[Brief]
Copy the full listing exactly, word for word.

┌──

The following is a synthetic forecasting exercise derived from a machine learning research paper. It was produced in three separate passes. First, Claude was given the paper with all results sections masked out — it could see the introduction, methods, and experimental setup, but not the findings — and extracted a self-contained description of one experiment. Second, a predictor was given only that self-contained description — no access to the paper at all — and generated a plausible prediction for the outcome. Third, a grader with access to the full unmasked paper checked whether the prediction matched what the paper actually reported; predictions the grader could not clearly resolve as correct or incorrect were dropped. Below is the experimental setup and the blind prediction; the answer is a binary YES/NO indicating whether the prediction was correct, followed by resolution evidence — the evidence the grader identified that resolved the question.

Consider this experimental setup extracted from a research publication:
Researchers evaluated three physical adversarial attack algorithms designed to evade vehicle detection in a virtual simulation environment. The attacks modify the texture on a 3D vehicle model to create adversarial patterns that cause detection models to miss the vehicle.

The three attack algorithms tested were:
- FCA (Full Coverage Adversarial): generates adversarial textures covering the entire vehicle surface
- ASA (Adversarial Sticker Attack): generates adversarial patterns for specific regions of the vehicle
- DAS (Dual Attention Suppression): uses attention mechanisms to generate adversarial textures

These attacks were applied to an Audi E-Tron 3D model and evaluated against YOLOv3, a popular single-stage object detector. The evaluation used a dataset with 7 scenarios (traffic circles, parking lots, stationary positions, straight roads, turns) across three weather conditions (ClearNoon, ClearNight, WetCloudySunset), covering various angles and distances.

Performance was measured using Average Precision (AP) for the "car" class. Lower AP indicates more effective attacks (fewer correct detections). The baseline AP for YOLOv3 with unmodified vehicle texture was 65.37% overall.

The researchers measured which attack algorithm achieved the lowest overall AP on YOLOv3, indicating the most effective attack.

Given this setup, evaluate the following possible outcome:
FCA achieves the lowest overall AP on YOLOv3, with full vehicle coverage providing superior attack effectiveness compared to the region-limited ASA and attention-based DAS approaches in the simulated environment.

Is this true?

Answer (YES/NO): NO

└──

[Output for this exercise]
The following is a synthetic forecasting exercise derived from a machine learning research paper. It was produced in three separate passes. First, Claude was given the paper with all results sections masked out — it could see the introduction, methods, and experimental setup, but not the findings — and extracted a self-contained description of one experiment. Second, a predictor was given only that self-contained description — no access to the paper at all — and generated a plausible prediction for the outcome. Third, a grader with access to the full unmasked paper checked whether the prediction matched what the paper actually reported; predictions the grader could not clearly resolve as correct or incorrect were dropped. Below is the experimental setup and the blind prediction; the answer is a binary YES/NO indicating whether the prediction was correct, followed by resolution evidence — the evidence the grader identified that resolved the question.

Consider this experimental setup extracted from a research publication:
Researchers evaluated three physical adversarial attack algorithms designed to evade vehicle detection in a virtual simulation environment. The attacks modify the texture on a 3D vehicle model to create adversarial patterns that cause detection models to miss the vehicle.

The three attack algorithms tested were:
- FCA (Full Coverage Adversarial): generates adversarial textures covering the entire vehicle surface
- ASA (Adversarial Sticker Attack): generates adversarial patterns for specific regions of the vehicle
- DAS (Dual Attention Suppression): uses attention mechanisms to generate adversarial textures

These attacks were applied to an Audi E-Tron 3D model and evaluated against YOLOv3, a popular single-stage object detector. The evaluation used a dataset with 7 scenarios (traffic circles, parking lots, stationary positions, straight roads, turns) across three weather conditions (ClearNoon, ClearNight, WetCloudySunset), covering various angles and distances.

Performance was measured using Average Precision (AP) for the "car" class. Lower AP indicates more effective attacks (fewer correct detections). The baseline AP for YOLOv3 with unmodified vehicle texture was 65.37% overall.

The researchers measured which attack algorithm achieved the lowest overall AP on YOLOv3, indicating the most effective attack.

Given this setup, evaluate the following possible outcome:
FCA achieves the lowest overall AP on YOLOv3, with full vehicle coverage providing superior attack effectiveness compared to the region-limited ASA and attention-based DAS approaches in the simulated environment.

Is this true?

Answer (YES/NO): NO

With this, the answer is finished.